Document Type : Original Article
Applied Microbiology Research Center, Systems Biology and Poisonings Institute, Baqiyatallah University of Medical Sciences, Tehran, Iran
Department of Microbiology, College of Basic Sciences, Shahr-e-Qods Branch, Islamic Azad University, Tehran, Iran.
Introduction: Heat-labile enterotoxin (LT) of Enterotoxigenic Escherichia coli (ETEC) and Shiga toxin (Stx) of Shigella dysenteriae serotype 1 are two important toxins of food-borne pathogens associated with diarrheal disease. These agents have been recognized as the first leading causes of neonatal diarrhea and the Hemolytic-Uremic Syndrome (HUS). These toxins have two subunits, A and B, that B subunit can be used as a diagnostic tool.

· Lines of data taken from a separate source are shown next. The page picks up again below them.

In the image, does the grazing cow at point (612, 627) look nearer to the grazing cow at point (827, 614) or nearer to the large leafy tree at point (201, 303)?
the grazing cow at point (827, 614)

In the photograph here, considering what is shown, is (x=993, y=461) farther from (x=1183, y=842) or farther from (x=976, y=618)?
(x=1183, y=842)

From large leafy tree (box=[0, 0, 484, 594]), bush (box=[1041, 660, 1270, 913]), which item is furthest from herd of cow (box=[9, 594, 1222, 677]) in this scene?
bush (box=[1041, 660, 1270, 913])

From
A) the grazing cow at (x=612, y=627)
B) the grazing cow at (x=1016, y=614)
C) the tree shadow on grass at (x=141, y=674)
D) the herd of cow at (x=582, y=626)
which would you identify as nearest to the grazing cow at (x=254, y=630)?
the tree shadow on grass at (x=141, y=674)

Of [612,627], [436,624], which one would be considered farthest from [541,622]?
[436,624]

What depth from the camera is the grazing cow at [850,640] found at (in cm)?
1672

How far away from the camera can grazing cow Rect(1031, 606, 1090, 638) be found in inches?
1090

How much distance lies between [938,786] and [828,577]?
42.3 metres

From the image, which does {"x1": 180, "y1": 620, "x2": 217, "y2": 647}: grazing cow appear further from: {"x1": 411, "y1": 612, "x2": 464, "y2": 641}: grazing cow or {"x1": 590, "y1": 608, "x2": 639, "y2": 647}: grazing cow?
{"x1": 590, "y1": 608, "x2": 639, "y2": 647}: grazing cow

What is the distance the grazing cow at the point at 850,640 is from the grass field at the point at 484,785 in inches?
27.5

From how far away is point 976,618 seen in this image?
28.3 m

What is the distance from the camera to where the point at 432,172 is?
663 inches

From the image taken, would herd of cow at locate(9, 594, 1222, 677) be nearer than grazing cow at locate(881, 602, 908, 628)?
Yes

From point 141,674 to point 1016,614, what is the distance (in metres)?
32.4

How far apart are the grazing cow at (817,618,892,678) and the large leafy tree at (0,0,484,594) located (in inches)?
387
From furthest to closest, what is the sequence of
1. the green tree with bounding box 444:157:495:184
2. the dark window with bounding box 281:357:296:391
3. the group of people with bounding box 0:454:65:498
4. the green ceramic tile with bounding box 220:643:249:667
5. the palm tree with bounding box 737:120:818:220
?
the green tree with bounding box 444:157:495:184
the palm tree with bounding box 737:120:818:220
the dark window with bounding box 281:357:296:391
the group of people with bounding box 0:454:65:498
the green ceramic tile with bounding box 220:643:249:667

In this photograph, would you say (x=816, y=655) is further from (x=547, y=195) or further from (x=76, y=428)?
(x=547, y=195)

Materials and Methods: In this study, the LTB and STXB genes were amplified by using the Polymerase Chain Reaction (PCR) technique and cloned into the prokaryotic expression vector. Following the expression of recombinant LTB and STXB proteins, mouse polyclonal anti recombinant LT enterotoxin and Shiga toxin B subunits were produced for immunological detection. An Enzyme-Linked Immunosorbent Assay (ELISA) was developed for detecting toxins using clinical samples.
Results: Our results showed that the competitive ELISA has high specificity. In addition, the detection limits for LTB and STXB were 20 ng and 90 ng, respectively.
Conclusions: Our findings revealed that the B subunit of LT and STX can be of a great help in detecting these agents.